§ Stated task
Please repeat the listing lines between the one holding "Is the girl's" and the one holding "How far from", inclusive, substituting "girl's nose" for "girl's ear" and leaving everything else unchanged.
** Start of Data supplied **
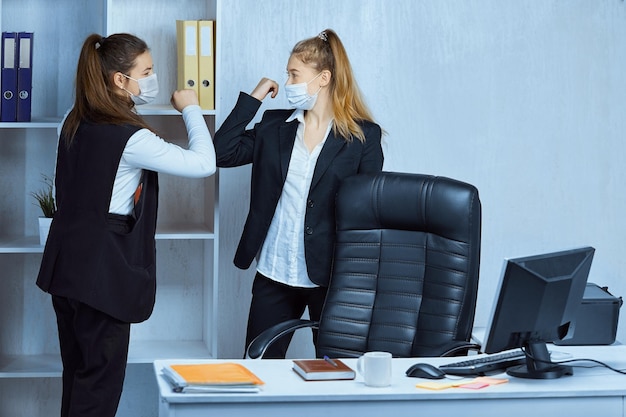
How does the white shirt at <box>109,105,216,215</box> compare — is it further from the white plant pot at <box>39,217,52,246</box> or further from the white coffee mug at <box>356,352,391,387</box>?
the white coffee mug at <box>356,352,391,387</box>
** End of Data supplied **
** Start of Data supplied **
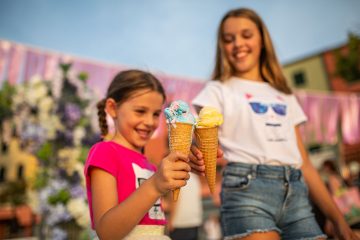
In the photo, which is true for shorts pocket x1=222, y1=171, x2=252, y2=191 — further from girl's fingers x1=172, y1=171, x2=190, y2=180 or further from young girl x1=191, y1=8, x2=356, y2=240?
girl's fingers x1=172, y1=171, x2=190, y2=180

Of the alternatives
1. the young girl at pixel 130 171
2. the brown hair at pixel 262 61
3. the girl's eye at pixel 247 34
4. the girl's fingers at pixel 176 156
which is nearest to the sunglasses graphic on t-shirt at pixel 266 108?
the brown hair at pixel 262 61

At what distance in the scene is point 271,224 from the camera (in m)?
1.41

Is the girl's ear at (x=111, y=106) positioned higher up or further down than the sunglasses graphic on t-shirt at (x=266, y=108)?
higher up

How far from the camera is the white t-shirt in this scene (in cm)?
** End of Data supplied **
§ Exercise answer
Is the girl's nose at (x=111, y=106) positioned higher up or further down than the sunglasses graphic on t-shirt at (x=266, y=108)?
higher up

How far from the camera is the white t-shirt in this scene (in cm)?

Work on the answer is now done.